Published online by Cambridge University Press: 18 November 2009
In 1985 and 1986, Congress undertook the largest reform of the U.S. tax code since World War II. The goal of the reformers, particularly President Ronald Reagan, was to reduce personal income tax rates by raising corporate tax rates and closing most loopholes for wealthy individuals and businesses (Birnbaum and Murray 1987, p. 22). One of the key players in that process was former Representative Dan Rostenkowski of Chicago, chair of the House Ways and Means Committee. To pass the legislation in the committee required both political skill and resources, and his were considerable. The New York Times described how he did it:
On a Friday morning in November …, hours before the Ways and Means Committee was to vote …, Mr. Rostenkowski sat with a list in the committee's library and began calling other members to tell them of special tax breaks he had sneaked into the bill just for them.
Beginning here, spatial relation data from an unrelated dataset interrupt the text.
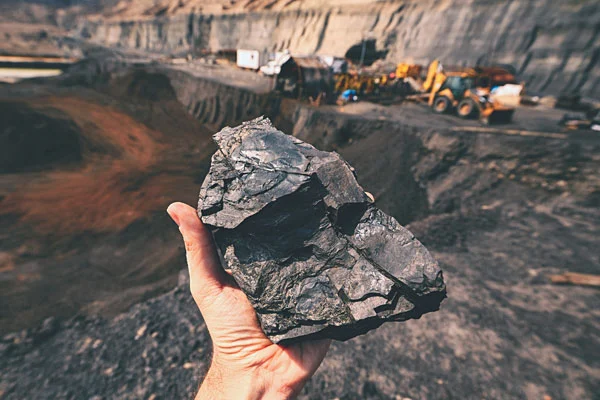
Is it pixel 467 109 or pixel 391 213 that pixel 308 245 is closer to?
pixel 391 213

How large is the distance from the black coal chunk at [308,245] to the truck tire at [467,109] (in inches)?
438

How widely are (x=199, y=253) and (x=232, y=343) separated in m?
0.91

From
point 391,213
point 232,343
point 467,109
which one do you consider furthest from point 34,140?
point 467,109

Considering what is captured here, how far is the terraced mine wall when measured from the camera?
1462cm

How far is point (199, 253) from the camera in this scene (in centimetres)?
273

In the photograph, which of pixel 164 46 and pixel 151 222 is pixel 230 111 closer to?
pixel 151 222

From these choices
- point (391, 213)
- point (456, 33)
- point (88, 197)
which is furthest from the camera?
point (456, 33)

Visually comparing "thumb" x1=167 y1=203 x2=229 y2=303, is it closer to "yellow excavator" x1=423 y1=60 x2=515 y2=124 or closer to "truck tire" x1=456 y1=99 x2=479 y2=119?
"yellow excavator" x1=423 y1=60 x2=515 y2=124

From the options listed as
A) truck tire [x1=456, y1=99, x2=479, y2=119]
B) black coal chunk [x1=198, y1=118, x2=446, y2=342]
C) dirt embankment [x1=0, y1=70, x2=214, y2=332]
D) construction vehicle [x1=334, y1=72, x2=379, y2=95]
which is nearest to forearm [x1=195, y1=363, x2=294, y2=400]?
black coal chunk [x1=198, y1=118, x2=446, y2=342]

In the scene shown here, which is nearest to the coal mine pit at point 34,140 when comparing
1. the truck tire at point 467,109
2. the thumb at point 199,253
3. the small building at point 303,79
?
the small building at point 303,79

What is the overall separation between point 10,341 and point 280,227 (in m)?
5.83

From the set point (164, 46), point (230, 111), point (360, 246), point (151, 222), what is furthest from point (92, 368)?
point (164, 46)

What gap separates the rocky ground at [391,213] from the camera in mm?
4578

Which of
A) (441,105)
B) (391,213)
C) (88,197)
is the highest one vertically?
(441,105)
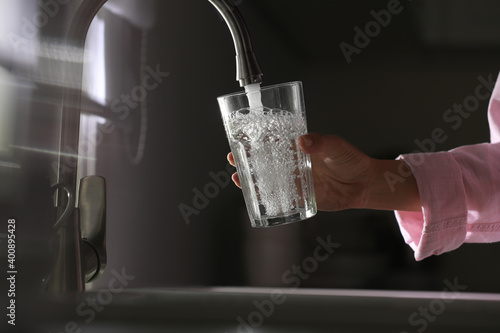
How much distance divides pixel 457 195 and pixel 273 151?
247 mm

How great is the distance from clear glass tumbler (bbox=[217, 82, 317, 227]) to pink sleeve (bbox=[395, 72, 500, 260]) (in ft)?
0.55

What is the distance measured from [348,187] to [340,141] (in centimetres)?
10

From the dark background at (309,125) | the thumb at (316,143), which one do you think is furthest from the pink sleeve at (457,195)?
the dark background at (309,125)

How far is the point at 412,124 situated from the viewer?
1.22m

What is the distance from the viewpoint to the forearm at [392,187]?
23.5 inches

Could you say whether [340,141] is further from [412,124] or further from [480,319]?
[412,124]

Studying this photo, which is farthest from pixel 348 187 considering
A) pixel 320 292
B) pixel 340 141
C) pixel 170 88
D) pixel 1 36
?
pixel 170 88

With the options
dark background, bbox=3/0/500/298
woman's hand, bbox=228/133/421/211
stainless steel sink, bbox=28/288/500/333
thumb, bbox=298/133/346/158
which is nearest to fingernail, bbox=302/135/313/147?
thumb, bbox=298/133/346/158

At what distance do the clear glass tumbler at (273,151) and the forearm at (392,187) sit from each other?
0.17 m

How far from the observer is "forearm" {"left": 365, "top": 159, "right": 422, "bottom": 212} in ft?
1.96

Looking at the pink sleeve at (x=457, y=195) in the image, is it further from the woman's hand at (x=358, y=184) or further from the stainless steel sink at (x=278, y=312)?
the stainless steel sink at (x=278, y=312)

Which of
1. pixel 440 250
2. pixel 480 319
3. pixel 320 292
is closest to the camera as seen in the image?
pixel 440 250

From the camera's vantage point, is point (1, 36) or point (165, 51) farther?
point (165, 51)

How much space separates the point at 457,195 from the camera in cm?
57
They included favorable tax treatment for stadiums in Cleveland, Miami and the Meadowlands in New Jersey, for waste-treatment plants in New York City and on Long Island, for a convention center in Miami, for parking garages in Memphis and Charleston, S. C., for St. Luke's Hospital and New York University in Manhattan, and, not surprisingly, for a savings and loan association in Chicago. Members who planned to vote against the bill got nothing for their districts.
(Rosenbaum 1994)Rostenkowski's horse trading is part of the tradition commonly known as pork barrel politics.